Mobile, automotive, robotics, and IoT: for these markets to open up, optimization tailored to the device constraints and usage patterns of each deployment environment must come first. Ultimately, the last remaining challenge in the AI ecosystem is achieving complete codesign that encompasses not only the controlled stack but also the complex variables of real-world deployment.

 

Nota AI: The Team That Has Been Filling the Gap

Massive infrastructure like NVIDIA's Vera Rubin provides an excellent foundation, but attention is already shifting beyond servers toward edge deployment. Yet the conditions of real-world environments where end users operate are fundamentally different. The settings where AI must actually run, such as automotive ECUs, factory camera sensors, and robots, are severely constrained in power, memory, and space.

Nota AI is the company that has been solving this problem. Early on, Nota AI focused on model optimization and hardware-specific optimization, building NetsPresso®. The key principle is not "one-size-fits-all compression" but "constraint-aware optimization." Even for the same model, the optimization strategy changes depending on the target chip, the allowable latency, and the power budget. Nota AI's capabilities are not just theoretical. They are validated by a growing track record with global fabless companies and big tech partners. Here are some representative examples.

  • Samsung Electronics: Nota AI supplies AI optimization technology for the next-generation mobile AP "Exynos 2600," driving the democratization of on-device generative AI.
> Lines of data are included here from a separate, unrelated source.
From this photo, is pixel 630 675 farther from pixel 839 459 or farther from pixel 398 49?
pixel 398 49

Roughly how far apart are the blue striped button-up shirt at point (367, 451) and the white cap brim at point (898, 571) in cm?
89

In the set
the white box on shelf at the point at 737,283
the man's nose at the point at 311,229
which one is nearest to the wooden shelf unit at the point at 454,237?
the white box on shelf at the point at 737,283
  • FuriosaAI: Nota AI provides the optimization platform for inference performance on FuriosaAI's second-generation NPU "RNGD," spanning mobile and automotive APs as well as AI servers and data center semiconductors.
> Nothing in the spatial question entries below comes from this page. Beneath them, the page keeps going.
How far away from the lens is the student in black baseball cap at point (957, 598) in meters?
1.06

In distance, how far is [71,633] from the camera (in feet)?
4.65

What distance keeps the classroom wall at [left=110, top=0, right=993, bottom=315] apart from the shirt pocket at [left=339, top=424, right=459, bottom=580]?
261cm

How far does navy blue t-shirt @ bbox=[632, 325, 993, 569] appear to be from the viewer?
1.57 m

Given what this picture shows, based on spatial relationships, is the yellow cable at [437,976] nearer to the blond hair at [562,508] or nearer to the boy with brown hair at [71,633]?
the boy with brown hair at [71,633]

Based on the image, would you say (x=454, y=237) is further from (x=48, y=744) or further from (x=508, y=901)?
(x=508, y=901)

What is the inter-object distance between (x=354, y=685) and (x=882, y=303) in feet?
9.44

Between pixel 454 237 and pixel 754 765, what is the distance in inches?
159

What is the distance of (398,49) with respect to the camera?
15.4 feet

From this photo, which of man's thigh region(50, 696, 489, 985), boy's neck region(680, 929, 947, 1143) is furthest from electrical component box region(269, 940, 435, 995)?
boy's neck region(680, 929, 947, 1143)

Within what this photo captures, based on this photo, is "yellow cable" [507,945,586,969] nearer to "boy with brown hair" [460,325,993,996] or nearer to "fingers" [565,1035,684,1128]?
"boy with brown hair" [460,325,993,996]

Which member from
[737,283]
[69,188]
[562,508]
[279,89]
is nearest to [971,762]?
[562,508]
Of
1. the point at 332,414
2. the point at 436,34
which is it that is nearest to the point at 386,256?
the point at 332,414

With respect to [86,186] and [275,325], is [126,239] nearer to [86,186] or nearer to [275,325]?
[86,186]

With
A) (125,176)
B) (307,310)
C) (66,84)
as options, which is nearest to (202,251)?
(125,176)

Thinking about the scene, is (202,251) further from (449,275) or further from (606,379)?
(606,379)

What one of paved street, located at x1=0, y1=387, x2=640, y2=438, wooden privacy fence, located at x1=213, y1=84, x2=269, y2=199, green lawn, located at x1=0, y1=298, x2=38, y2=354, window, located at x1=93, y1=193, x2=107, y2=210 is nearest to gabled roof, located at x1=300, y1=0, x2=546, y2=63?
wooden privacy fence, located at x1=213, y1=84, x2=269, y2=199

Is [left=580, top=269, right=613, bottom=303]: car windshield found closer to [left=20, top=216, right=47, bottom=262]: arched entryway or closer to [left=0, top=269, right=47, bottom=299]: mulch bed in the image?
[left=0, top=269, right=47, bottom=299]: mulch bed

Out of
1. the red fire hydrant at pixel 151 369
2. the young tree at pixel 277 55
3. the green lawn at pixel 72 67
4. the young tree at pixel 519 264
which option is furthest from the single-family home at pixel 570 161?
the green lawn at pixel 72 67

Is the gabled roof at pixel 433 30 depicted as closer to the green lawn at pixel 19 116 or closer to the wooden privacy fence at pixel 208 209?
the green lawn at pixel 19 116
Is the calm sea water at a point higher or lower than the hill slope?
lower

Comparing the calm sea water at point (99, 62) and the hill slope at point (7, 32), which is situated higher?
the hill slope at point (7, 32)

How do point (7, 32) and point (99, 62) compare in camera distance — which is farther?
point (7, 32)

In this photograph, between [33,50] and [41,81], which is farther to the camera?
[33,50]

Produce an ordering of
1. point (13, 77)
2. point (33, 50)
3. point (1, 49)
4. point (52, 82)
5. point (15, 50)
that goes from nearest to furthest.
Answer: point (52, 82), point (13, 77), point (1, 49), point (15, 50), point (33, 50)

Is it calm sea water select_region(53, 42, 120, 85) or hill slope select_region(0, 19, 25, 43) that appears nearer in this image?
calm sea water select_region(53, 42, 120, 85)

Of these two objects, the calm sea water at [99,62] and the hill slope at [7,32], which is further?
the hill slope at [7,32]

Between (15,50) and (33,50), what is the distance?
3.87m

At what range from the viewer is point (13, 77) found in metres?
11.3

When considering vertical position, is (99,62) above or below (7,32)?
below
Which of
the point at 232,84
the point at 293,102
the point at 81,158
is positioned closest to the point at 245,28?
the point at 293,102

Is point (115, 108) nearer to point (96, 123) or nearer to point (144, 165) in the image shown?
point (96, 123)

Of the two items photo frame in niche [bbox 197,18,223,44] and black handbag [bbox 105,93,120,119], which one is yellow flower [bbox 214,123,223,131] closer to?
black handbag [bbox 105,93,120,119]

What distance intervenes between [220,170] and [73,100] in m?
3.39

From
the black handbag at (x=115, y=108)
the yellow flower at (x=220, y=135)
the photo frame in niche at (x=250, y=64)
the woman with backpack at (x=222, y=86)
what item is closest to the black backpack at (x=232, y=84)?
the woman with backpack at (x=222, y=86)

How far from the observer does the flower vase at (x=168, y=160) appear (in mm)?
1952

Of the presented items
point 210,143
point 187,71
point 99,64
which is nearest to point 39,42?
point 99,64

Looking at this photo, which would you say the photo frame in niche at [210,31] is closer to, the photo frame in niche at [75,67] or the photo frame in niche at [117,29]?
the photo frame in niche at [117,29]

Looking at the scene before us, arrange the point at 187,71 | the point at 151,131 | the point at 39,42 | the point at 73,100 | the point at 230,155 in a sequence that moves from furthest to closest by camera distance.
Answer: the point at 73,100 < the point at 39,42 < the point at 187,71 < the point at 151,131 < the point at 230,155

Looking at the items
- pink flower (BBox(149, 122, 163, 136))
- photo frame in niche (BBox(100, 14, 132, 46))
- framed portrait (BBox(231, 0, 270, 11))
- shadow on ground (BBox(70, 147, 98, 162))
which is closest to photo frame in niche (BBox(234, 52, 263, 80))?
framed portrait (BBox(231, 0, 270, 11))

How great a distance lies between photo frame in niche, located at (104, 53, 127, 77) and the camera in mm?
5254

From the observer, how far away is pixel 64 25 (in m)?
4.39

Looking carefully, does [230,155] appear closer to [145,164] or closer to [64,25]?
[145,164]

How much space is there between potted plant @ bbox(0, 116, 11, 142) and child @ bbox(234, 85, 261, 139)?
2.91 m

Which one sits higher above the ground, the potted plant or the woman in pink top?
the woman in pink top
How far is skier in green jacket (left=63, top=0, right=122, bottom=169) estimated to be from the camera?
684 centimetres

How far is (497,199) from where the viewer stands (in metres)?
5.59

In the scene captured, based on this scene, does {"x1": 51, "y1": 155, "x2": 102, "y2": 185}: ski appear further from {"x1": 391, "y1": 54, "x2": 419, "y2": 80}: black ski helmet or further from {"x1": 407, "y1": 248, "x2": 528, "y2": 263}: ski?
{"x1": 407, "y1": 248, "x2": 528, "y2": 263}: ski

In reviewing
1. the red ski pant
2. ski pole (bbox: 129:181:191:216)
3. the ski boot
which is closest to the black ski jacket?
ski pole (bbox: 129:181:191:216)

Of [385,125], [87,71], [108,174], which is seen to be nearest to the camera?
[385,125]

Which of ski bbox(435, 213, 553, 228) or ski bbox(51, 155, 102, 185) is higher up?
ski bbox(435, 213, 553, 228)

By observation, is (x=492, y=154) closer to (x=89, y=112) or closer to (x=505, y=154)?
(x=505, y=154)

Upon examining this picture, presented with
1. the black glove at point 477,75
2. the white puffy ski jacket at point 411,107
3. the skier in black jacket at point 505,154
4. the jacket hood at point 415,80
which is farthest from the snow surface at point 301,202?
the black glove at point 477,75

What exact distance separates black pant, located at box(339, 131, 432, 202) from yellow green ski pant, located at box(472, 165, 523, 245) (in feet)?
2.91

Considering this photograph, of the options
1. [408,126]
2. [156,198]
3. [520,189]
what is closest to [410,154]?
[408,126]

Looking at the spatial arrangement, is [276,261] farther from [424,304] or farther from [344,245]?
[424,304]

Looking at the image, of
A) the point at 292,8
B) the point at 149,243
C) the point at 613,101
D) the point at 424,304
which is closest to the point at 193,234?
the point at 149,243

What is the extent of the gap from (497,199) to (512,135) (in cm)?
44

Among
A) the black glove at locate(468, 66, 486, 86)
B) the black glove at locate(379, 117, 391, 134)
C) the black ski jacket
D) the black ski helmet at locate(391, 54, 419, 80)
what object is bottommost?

Optimizing for the complex constraints of real-world deployment is exactly what Nota AI does best. By working closely with end-user clients that NVIDIA's own stack does not directly reach, Nota AI delivers complete optimization and firmly fills the gap between cutting-edge technology and the field where it must perform.

 

Closing: Three Transitions Converging on a Single Question

Token economics, agentic AI, and Physical AI. The three transitions declared at this year's GTC may appear to be separate stories, but they ultimately converge on the same question: how to run massive models in constrained environments while preserving performance.
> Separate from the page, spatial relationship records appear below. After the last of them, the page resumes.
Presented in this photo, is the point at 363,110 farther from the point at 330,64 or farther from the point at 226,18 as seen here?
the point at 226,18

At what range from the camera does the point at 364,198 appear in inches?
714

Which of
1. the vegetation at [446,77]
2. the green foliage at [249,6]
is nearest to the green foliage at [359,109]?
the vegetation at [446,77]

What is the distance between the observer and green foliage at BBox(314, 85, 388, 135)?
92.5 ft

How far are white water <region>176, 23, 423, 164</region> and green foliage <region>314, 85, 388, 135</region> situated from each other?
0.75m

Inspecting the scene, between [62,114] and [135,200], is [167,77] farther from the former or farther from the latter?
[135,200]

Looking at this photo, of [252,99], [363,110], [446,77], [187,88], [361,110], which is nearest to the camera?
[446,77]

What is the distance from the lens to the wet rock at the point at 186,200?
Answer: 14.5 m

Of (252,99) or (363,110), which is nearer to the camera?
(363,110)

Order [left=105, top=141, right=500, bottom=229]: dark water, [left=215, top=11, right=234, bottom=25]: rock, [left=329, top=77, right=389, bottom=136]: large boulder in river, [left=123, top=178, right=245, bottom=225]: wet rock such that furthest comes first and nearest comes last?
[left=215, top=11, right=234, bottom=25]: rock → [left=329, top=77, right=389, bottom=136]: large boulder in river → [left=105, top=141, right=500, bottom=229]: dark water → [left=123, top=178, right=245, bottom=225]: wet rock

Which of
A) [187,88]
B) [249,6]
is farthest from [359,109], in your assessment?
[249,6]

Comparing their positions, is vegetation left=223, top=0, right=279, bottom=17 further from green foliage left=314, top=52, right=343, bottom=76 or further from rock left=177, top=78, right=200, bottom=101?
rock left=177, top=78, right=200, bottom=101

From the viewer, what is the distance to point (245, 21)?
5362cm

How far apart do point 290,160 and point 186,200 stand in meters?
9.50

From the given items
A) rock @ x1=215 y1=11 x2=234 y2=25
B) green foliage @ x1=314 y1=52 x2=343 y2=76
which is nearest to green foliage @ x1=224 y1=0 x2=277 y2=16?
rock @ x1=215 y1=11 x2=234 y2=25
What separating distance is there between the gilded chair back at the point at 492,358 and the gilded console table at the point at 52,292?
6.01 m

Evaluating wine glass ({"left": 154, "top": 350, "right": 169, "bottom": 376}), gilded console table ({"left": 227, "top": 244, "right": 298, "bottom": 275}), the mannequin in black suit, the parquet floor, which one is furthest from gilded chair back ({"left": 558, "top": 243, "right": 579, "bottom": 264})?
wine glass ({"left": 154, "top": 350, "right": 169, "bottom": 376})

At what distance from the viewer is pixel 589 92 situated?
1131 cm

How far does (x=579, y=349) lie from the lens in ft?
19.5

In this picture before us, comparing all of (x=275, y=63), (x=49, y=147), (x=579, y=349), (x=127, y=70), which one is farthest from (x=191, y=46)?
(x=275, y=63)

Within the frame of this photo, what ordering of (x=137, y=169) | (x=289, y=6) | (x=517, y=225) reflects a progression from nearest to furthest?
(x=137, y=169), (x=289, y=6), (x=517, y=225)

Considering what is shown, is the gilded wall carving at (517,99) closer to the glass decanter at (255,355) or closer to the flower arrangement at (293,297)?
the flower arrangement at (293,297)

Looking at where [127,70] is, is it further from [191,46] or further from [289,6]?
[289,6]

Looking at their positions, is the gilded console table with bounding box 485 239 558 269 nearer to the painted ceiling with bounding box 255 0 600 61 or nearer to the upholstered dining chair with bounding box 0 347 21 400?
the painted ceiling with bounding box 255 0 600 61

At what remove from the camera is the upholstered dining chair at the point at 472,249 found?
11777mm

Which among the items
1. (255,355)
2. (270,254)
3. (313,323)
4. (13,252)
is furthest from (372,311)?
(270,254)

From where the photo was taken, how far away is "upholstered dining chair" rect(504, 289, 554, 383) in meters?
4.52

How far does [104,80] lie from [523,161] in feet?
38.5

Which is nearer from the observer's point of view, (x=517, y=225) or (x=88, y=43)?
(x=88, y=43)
In data centers, tokens per watt determines competitiveness. Agents repeat dozens of inference cycles per task. Robots must make decisions within 0.1 seconds. The settings and forms differ, but the essence remains the same: inference efficiency.

This is exactly the question Nota AI has been addressing. Building a world where AI works in every environment. As GTC demonstrated, that stage is growing ever wider.